Malaria is very much but not exclusively a disease of the poor, and is made much worse by war and unrest. To control malaria a range of economic, social, political and scientific hurdles will need to be overcome. Although part of the solution may be the development of new drugs and vaccines, the use of insecticide-impregnated bednets or new ways to control mosquitoes, and the effective delivery and use of pre-existing methods are essential. The solution to the problem of malaria cannot be imposed from outside. In the first part of the last century malaria control was an integral part of the pursuit of economic and commercial interests of the colonial powers. Now, there is a need for local solutions that require skilled and well-funded researchers, and an informed public in Africa. Control of the problem must be led by the countries and the communities that malaria affects. In ten years time the best research will be carried out globally, not just in the labs of North America, Europe, or Australia. As one of the first steps in this direction to create, restore and build the necessary infrastructure and to train the next generation of researchers, the Multilateral Initiative on Malaria, established after a landmark meeting in Dakar in 1997, is attempting to fulfil these needs.

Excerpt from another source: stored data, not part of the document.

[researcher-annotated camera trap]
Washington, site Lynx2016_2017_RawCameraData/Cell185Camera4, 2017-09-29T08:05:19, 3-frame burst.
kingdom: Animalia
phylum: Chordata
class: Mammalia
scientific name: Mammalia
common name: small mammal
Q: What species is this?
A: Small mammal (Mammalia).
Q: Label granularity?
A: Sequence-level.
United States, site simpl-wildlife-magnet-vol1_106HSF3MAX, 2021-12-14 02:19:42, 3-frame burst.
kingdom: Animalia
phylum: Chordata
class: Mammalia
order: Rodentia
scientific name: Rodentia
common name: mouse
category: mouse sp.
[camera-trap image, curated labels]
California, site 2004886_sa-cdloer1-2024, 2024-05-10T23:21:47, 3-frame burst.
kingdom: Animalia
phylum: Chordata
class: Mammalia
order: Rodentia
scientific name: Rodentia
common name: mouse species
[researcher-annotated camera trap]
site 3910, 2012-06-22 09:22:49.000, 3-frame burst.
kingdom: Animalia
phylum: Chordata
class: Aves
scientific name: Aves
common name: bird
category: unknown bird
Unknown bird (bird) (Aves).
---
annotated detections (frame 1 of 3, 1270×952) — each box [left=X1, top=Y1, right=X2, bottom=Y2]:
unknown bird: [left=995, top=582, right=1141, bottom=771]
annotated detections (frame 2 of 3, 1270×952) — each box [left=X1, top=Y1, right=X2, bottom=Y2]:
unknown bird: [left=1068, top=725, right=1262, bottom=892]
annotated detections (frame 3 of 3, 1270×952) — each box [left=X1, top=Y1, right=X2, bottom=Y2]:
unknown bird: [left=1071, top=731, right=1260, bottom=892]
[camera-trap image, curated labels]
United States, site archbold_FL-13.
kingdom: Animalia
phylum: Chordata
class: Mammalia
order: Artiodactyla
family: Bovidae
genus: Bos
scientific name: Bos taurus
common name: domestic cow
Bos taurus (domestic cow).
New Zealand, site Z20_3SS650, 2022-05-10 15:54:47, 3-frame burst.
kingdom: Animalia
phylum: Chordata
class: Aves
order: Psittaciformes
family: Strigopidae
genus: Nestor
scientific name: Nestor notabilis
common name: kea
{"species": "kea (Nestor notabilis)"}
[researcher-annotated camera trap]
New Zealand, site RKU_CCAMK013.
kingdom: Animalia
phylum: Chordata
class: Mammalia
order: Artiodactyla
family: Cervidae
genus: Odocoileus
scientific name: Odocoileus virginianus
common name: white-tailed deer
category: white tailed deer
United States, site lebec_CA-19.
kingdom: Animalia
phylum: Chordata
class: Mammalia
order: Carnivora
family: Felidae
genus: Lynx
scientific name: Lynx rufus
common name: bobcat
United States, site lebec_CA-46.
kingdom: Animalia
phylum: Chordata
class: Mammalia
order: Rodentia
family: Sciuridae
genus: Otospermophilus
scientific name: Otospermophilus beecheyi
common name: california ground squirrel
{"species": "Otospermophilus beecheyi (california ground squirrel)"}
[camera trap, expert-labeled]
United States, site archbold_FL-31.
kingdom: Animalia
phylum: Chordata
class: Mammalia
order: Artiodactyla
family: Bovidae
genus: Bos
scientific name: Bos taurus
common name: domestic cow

In Nigeria a new democracy is a new beginning. Optimism for change abounds but fault lines in society are revealed by the new freedoms and threaten progress. Malaria is very much a problem of poverty, environmental destruction and abuse of natural resources. Only by respect of the individuals and the chance to engage and develop their full potential will it be possible to control the problem of malaria, and improve their quality of life. The children of Igbo-Ora deserve the chance.